Por: Rafael González 6 agosto, 2016
 Reforma fiscal y el diferencial cambiario
Reforma fiscal y el diferencial cambiario

El fisco es suspicaz con el apalancamiento de los contribuyentes, porque un incremento de los gastos financieros reduce la recaudación del impuesto sobre la renta. Entre otras restricciones, el artículo 8, d) de la ley limita la deducción de intereses a que su tasa no exceda las usuales de mercado.

El proyecto en discusión en la Asamblea Legislativa proponía cambiar ese límite por una razón de subcapitalización: el monto deducible “no podrá exceder del valor resultante de multiplicar el monto total de los intereses devengados en el periodo impositivo por dos veces la relación existente entre el saldo promedio anual del capital contable y el saldo promedio anual de todas las deudas del contribuyente que devengan intereses”.

En Alemania, Italia, España, Francia, Países Bajos, Reino Unido, se limita la deducibilidad de los gastos financieros netos (es decir, tras disminuir los ingresos financieros) al 30% del Ebitda, razón financiera que muestra la utilidad bruta antes de intereses, impuestos, depreciaciones y amortizaciones.
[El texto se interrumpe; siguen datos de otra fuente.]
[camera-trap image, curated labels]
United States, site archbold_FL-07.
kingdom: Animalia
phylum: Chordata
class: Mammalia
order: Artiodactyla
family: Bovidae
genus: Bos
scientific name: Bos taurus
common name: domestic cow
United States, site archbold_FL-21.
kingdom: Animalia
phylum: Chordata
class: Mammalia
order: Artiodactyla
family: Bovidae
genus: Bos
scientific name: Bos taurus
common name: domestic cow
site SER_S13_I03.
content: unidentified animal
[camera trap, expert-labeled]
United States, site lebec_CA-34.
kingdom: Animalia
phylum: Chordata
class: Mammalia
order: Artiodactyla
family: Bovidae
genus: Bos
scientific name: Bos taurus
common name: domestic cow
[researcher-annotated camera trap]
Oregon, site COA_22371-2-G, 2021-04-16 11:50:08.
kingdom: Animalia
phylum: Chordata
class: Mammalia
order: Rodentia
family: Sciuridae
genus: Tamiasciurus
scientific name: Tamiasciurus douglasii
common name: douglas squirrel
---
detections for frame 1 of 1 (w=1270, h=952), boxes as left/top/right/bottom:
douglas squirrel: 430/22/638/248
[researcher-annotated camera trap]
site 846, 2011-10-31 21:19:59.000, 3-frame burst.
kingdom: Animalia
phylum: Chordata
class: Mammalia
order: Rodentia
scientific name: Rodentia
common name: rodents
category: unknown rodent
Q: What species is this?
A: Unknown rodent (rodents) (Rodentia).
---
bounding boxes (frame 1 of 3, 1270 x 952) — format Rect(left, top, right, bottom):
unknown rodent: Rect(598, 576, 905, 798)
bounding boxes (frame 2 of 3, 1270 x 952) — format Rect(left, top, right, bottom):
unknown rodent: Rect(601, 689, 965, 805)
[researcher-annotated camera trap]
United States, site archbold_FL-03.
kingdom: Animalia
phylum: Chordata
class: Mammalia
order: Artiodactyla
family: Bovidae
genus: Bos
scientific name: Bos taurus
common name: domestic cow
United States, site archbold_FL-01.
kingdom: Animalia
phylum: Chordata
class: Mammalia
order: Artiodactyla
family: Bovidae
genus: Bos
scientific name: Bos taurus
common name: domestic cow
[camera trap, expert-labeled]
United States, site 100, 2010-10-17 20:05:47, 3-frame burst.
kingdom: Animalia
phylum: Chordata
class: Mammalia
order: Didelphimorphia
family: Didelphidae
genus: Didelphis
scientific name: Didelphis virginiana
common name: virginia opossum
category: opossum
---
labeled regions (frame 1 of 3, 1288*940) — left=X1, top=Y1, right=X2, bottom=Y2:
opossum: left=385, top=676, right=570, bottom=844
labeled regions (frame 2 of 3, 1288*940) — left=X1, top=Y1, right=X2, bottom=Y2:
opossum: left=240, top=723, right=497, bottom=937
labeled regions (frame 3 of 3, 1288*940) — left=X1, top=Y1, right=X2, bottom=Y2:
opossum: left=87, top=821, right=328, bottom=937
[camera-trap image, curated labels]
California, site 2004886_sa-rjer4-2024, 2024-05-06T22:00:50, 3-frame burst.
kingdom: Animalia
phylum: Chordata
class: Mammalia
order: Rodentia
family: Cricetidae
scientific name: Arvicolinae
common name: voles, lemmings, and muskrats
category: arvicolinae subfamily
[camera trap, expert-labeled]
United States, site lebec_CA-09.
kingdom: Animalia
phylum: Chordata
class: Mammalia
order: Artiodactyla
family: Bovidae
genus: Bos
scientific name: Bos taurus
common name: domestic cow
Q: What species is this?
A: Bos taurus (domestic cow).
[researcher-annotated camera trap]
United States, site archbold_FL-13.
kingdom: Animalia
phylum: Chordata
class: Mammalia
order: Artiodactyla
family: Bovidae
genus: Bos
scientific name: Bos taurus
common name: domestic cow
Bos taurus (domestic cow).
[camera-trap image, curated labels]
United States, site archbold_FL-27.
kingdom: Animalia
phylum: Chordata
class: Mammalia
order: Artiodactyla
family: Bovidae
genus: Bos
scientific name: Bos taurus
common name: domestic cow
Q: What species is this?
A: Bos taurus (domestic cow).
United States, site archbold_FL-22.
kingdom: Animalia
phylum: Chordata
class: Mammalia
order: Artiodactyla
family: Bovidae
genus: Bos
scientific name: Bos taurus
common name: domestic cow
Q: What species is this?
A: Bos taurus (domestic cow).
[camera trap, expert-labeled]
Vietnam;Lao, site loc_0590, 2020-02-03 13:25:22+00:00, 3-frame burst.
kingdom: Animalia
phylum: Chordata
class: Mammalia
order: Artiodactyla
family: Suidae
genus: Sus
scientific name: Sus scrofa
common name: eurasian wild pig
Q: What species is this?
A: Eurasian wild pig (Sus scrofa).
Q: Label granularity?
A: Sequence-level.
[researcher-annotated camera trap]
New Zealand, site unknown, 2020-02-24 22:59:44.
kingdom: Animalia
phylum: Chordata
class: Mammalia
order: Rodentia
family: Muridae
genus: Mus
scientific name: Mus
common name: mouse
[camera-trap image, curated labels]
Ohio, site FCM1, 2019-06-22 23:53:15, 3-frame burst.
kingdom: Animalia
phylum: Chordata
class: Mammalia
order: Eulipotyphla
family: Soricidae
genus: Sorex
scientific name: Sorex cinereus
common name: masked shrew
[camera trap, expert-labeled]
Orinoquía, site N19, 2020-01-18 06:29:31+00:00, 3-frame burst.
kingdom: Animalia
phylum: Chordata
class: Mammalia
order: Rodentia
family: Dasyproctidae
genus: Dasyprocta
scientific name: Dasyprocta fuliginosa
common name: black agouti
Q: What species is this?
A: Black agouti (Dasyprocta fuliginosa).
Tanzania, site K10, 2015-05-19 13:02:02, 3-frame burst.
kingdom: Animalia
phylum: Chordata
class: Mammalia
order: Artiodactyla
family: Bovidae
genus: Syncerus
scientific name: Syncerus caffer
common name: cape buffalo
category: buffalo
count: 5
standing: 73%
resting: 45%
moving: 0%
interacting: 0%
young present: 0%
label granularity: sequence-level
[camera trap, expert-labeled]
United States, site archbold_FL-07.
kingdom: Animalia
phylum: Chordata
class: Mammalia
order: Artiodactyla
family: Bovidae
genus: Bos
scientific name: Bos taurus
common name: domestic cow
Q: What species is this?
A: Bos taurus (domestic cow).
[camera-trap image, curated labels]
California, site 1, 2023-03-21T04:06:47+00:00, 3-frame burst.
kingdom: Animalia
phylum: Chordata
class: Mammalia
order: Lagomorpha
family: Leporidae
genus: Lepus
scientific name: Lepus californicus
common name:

El exceso sobre ese límite se podrá deducir en los periodos fiscales sucesivos, pero sumándolos a los gastos financieros de cada periodo y sin que en ninguno de los años siguientes exceda del 30%. Más que una limitación, es una norma de imputación temporal.

Siguiendo una recomendación del BID, autoridades del Ministerio de Hacienda han dicho que mocionarán por una proporción del Ebitda. Me parece bien adoptar estándares internacionales, pero excluyendo lo siguiente:

- Personas físicas y pymes, porque su endeudamiento no responde a objetivos fiscales.

- Financiamiento con capital de riesgo.

- Concesionarios, para no encarecer la obra pública.

- Empresas en concurso de acreedores.

Además, deberían preverse normas especiales para el endeudamiento por reestructuración de empresas y un periodo transitorio para la aplicación de las nuevas normas.